# Handrails with the twist for curved stairs



## nigjoe (Aug 18, 2010)

I'm currently working with Compass (software) to start production on twisted handrails for our stair department. We have been building the handrails by hand to match the bent steel bar for over 30 years. Thus the reason for the purchase of a 5 axis Biesse Rover C. Have invested in a digitize system made up from a camera/barcode strips/software package to measure the rise/run and twist of the handrail for client's stairs we do not manufacture. After I get the data I design and cut the handrails up into cost effective material sizes, and have a dowel/dovetail system to join the pieces into 1 continious handrail. 

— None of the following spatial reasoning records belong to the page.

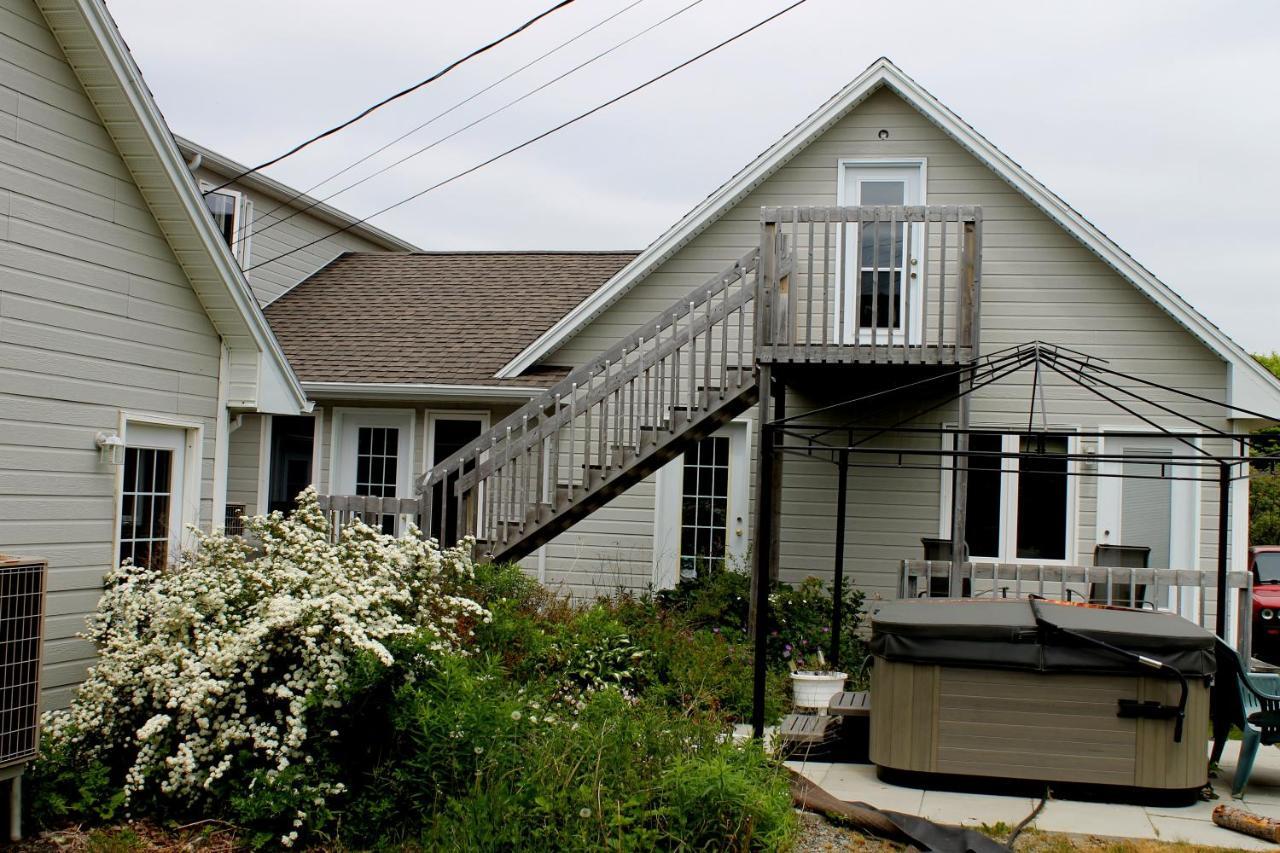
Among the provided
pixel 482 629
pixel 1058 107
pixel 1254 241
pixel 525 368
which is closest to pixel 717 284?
pixel 525 368

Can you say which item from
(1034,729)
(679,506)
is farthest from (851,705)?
(679,506)

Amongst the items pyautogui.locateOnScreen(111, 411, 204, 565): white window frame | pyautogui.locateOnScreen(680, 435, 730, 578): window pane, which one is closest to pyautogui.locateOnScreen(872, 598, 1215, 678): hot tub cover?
pyautogui.locateOnScreen(111, 411, 204, 565): white window frame

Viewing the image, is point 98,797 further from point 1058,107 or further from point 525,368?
point 1058,107

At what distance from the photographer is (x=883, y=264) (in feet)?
38.2

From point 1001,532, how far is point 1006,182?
3.71m

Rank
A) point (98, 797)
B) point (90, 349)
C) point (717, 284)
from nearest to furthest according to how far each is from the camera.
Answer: point (98, 797) < point (90, 349) < point (717, 284)

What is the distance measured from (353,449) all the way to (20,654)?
8384 mm

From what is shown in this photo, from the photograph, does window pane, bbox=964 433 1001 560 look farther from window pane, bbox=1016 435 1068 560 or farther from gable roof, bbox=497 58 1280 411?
gable roof, bbox=497 58 1280 411

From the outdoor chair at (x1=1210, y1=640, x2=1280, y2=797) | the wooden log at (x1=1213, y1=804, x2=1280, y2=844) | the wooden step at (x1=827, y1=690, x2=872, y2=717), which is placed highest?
the outdoor chair at (x1=1210, y1=640, x2=1280, y2=797)

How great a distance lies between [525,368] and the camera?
43.3 feet

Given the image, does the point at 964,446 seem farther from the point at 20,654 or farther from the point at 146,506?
the point at 20,654

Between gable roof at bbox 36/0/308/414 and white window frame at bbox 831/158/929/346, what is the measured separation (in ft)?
16.3

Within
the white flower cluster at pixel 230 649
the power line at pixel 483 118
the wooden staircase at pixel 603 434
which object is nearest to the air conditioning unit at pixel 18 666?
the white flower cluster at pixel 230 649

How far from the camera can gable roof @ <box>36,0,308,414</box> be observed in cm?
717
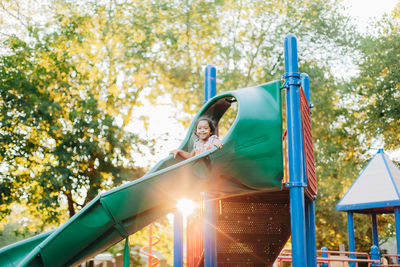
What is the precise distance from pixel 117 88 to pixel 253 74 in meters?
5.39

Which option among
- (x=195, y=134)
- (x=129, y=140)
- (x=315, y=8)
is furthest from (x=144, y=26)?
(x=195, y=134)

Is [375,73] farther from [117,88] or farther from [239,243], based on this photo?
[239,243]

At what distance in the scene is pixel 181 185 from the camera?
3.95m

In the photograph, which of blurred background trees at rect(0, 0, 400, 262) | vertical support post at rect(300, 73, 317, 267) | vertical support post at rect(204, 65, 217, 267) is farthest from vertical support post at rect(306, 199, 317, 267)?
blurred background trees at rect(0, 0, 400, 262)

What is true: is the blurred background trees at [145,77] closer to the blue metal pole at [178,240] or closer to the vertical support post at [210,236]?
the blue metal pole at [178,240]

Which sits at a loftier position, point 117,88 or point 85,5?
point 85,5

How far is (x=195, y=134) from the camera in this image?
18.3ft

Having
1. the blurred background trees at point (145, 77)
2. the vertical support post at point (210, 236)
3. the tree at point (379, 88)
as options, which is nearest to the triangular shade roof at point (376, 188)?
the vertical support post at point (210, 236)

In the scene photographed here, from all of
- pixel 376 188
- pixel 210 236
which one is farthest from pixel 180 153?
pixel 376 188

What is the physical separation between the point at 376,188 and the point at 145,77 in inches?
407

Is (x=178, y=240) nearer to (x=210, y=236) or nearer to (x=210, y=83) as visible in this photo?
(x=210, y=236)

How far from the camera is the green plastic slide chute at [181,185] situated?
12.1ft

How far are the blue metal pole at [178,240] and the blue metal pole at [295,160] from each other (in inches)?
70.2

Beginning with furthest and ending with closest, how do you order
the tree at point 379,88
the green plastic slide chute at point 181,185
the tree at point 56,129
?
the tree at point 379,88
the tree at point 56,129
the green plastic slide chute at point 181,185
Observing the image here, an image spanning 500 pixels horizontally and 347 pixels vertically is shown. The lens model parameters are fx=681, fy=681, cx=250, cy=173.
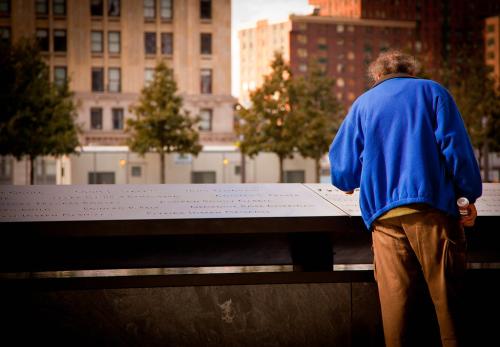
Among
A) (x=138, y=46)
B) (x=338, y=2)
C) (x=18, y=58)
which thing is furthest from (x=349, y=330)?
(x=338, y=2)

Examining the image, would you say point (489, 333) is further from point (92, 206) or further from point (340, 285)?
point (92, 206)

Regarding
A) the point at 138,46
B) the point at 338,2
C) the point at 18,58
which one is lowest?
the point at 18,58

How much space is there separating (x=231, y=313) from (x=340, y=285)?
68 centimetres

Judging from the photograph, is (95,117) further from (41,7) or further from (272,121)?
(272,121)

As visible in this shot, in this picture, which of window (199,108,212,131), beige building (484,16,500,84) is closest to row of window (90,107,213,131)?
window (199,108,212,131)

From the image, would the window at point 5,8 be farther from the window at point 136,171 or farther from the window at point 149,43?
the window at point 136,171

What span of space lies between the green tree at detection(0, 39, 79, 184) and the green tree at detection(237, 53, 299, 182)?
28.7 feet

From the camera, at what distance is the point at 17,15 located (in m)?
49.3

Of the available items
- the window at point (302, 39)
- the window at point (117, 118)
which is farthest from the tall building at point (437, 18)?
the window at point (117, 118)

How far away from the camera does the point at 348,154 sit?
3.65m

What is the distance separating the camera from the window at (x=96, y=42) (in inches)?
2003

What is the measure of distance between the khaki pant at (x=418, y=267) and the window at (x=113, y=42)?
163ft

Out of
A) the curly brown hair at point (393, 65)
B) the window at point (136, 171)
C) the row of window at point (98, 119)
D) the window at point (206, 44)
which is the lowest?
the window at point (136, 171)

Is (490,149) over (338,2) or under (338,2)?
under
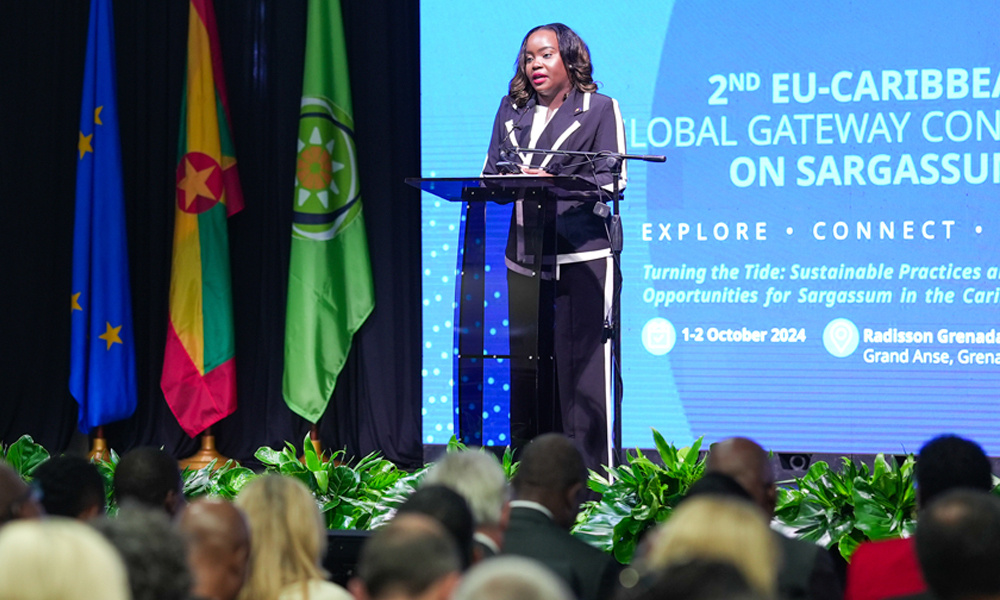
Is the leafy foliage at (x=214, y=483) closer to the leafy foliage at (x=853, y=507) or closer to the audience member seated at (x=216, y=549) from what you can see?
the leafy foliage at (x=853, y=507)

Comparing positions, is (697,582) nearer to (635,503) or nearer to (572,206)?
(635,503)

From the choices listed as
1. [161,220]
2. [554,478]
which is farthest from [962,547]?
[161,220]

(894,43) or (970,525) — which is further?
(894,43)

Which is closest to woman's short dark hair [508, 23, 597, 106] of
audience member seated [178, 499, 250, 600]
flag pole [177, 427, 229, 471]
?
flag pole [177, 427, 229, 471]

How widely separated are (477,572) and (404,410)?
6196 millimetres

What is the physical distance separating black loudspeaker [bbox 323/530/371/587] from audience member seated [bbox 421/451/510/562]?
0.95 meters

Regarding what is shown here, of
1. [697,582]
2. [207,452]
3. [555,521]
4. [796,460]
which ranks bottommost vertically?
[207,452]

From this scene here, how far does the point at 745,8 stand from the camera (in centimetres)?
678

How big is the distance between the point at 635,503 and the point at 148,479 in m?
1.85

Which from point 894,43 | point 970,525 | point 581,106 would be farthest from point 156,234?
point 970,525

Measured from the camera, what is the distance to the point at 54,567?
1.51m

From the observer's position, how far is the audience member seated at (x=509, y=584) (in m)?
1.44

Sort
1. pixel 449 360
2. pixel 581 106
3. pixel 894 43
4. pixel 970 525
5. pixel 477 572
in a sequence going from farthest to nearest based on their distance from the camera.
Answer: pixel 449 360 < pixel 894 43 < pixel 581 106 < pixel 970 525 < pixel 477 572

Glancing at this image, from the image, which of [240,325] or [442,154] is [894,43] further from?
[240,325]
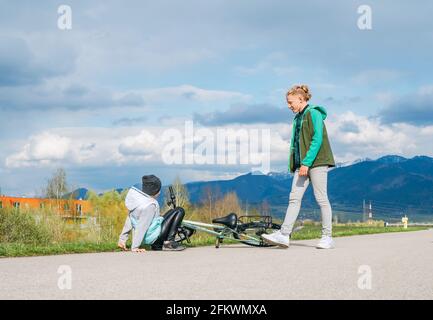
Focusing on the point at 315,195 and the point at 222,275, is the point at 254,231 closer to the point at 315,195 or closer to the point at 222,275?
the point at 315,195

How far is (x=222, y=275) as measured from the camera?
281 inches

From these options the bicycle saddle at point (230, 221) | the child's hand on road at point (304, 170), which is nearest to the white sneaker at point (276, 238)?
the bicycle saddle at point (230, 221)

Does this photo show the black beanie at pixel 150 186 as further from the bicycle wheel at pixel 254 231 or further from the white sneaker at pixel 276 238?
the white sneaker at pixel 276 238

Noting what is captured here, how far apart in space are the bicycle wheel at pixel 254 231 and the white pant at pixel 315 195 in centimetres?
49

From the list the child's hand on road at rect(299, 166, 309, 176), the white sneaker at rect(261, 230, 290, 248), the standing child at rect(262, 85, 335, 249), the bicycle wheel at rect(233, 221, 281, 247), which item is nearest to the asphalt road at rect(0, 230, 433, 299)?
the white sneaker at rect(261, 230, 290, 248)

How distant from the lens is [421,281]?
669 centimetres

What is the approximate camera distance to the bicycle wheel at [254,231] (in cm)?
1124

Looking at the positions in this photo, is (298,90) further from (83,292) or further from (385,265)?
(83,292)

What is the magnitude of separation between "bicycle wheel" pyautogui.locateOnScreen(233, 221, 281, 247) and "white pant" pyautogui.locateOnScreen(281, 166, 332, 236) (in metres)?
0.49

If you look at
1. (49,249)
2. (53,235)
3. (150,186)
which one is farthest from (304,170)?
(53,235)
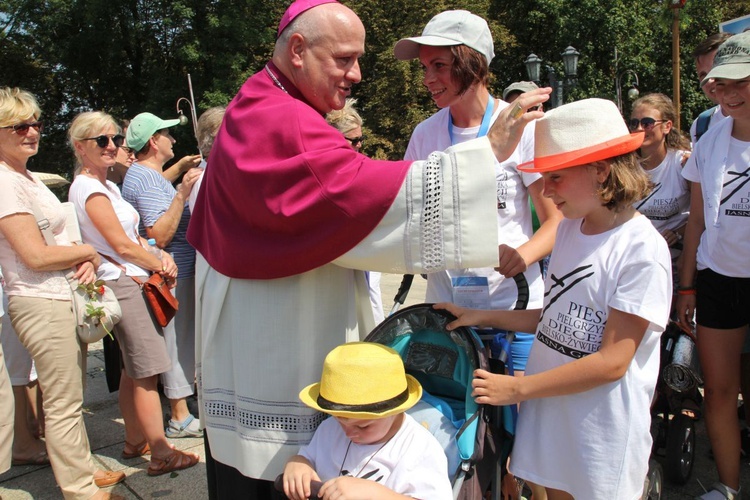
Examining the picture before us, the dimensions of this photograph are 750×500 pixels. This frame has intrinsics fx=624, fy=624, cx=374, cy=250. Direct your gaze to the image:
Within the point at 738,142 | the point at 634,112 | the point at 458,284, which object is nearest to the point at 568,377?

I've run a lot of profiles but some of these large profile tooling actually is fairly intimidating. I will be cutting most of the handrails upside down so that I can predrill for metal & wood pickets. Some will be cut right side up as well as parts to add to straight landing runs. I've had 40k in tooling made to match all of our profiles. Hardened aluminum with carbide insert cutters for all tools. I get a RPM max rating from the tool manufacturer but no feed rate, and they won't suggest a rate. I know material varies but where the heck to I start, mostly I'll be running oak and maple plus a few exotic species. Any Ideas here are a few picks of the size and typs of tools all in mm. Any tips or ideas would be welcome.
Cheers


----------